Document excerpt:
++++++
Saturday, March 03, 2007

The Morning After The Tupperware Party





Okay, so while I was in high school, my mom had one of those Tupperware egg separators. By the time I was married at the ripe old age of 19, that's all I knew. I mean, how else did one separate eggs other than to use the Tupperware thing?

So fast-forward two years and there I was at a Tupperware party at our pastor's house, surrounded by ten giggling women. We played one of those famous Tupperware games, if you did something correctly, you could take a little Tupperware-like-prize from the coffee table. And then if someone else did whatever-it-was correctly, they could step over to you and snatch that Tupperware prize out of your hand if you'd chosen what their heart desired. 

This went on and on for some time.

Well. The thing I took from the coffee table was an egg separator. Weeks before this party, I'd been moaning in my little yellow kitchen because separating eggs without a handy-dandy Tupperware egg separator was soo complex. What a mess. heh.

So (back to the party), there I sat with the egg separator, only everyone kept walking over to me and snatching it away. That separator appeared to be THE hot item. They'd take it from me, and then I'd snatch it from them. And so forth, amid much laughter.
++++++
Aim of the task:
Answer these questions using the Tupperware party post above.
(a) How old was the writer when she got married?
(b) How many women surrounded the writer at the party?
(c) What color was the writer's kitchen?
The rows that follow come from a separate source and are unrelated to the text above.
++++++
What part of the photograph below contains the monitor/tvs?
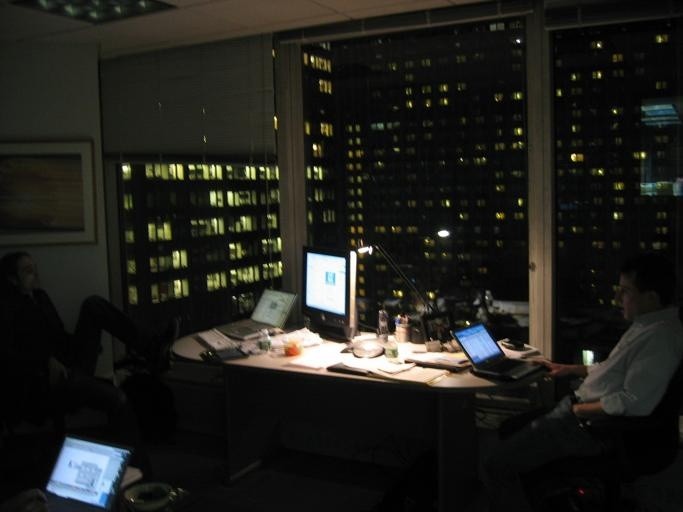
[301,244,362,343]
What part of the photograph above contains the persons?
[0,249,172,445]
[507,245,681,509]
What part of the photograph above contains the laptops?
[216,288,299,341]
[43,434,136,512]
[450,322,544,380]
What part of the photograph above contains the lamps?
[368,242,437,315]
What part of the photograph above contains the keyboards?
[197,328,237,352]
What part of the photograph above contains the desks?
[169,318,551,512]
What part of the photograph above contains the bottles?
[255,328,272,361]
[384,334,401,376]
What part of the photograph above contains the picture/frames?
[419,314,454,344]
[0,139,98,249]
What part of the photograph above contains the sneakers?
[158,318,179,368]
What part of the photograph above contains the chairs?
[542,358,682,511]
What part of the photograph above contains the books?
[267,325,474,389]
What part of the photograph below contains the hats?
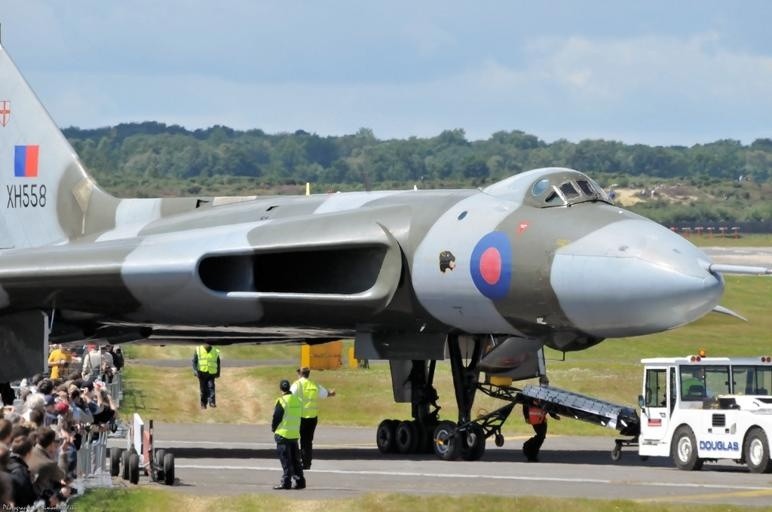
[55,402,69,413]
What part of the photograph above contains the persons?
[272,379,306,490]
[0,342,125,511]
[289,366,336,469]
[192,344,221,408]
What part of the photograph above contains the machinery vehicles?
[636,351,772,471]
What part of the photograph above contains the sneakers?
[273,477,306,490]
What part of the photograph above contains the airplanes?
[0,44,768,457]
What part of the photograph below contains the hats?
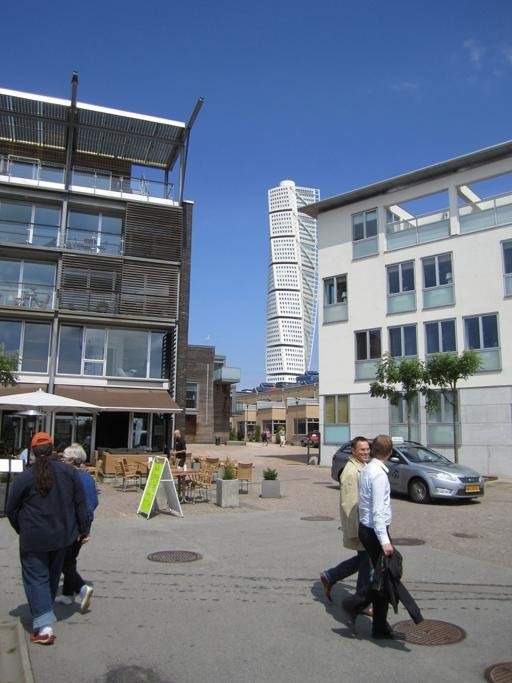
[31,431,54,447]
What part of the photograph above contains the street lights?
[245,403,250,442]
[295,396,300,446]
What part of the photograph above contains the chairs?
[115,366,127,376]
[73,234,109,253]
[129,172,147,195]
[78,449,254,504]
[13,286,51,307]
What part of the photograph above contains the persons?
[342,433,407,640]
[319,434,374,617]
[58,440,99,613]
[168,429,187,469]
[4,431,91,644]
[257,423,289,448]
[19,446,34,459]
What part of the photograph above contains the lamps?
[342,291,346,301]
[445,271,453,283]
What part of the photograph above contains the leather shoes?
[362,606,373,616]
[79,586,94,614]
[53,594,74,606]
[321,572,333,601]
[385,629,406,640]
[342,599,357,625]
[29,631,56,645]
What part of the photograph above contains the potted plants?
[96,300,109,313]
[260,467,281,499]
[216,463,241,509]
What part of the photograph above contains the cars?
[331,436,484,504]
[300,430,319,448]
++++++
Task output:
(a) 19
(b) Ten
(c) Yellow